Activity: Report each line from the listing that the string "voxelization" appears in.

Data to process:
=== Begin Enclosure ===
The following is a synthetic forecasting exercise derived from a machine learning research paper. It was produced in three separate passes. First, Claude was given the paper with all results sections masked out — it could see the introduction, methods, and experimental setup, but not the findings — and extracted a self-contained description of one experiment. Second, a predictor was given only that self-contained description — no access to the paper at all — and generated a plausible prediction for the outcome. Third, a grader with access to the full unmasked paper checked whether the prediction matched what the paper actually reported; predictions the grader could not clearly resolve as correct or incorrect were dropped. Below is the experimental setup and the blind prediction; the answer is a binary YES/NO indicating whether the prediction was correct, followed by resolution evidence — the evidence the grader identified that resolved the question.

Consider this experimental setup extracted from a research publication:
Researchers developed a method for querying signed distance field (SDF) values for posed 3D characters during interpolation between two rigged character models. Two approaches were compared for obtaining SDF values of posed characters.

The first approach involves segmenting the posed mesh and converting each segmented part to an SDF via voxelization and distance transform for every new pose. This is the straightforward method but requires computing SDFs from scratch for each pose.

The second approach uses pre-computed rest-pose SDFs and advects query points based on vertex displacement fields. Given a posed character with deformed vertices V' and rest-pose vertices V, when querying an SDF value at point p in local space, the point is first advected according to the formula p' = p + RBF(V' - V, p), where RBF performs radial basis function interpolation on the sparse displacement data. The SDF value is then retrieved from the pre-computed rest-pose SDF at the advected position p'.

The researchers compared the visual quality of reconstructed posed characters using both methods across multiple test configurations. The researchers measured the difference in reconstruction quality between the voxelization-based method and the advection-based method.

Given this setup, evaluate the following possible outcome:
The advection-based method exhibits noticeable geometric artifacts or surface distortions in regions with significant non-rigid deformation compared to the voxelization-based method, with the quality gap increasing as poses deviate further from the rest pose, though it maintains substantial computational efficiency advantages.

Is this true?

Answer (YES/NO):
=== End Enclosure ===
Response for this exercise:
The first approach involves segmenting the posed mesh and converting each segmented part to an SDF via voxelization and distance transform for every new pose. This is the straightforward method but requires computing SDFs from scratch for each pose.
The researchers compared the visual quality of reconstructed posed characters using both methods across multiple test configurations. The researchers measured the difference in reconstruction quality between the voxelization-based method and the advection-based method.
The advection-based method exhibits noticeable geometric artifacts or surface distortions in regions with significant non-rigid deformation compared to the voxelization-based method, with the quality gap increasing as poses deviate further from the rest pose, though it maintains substantial computational efficiency advantages.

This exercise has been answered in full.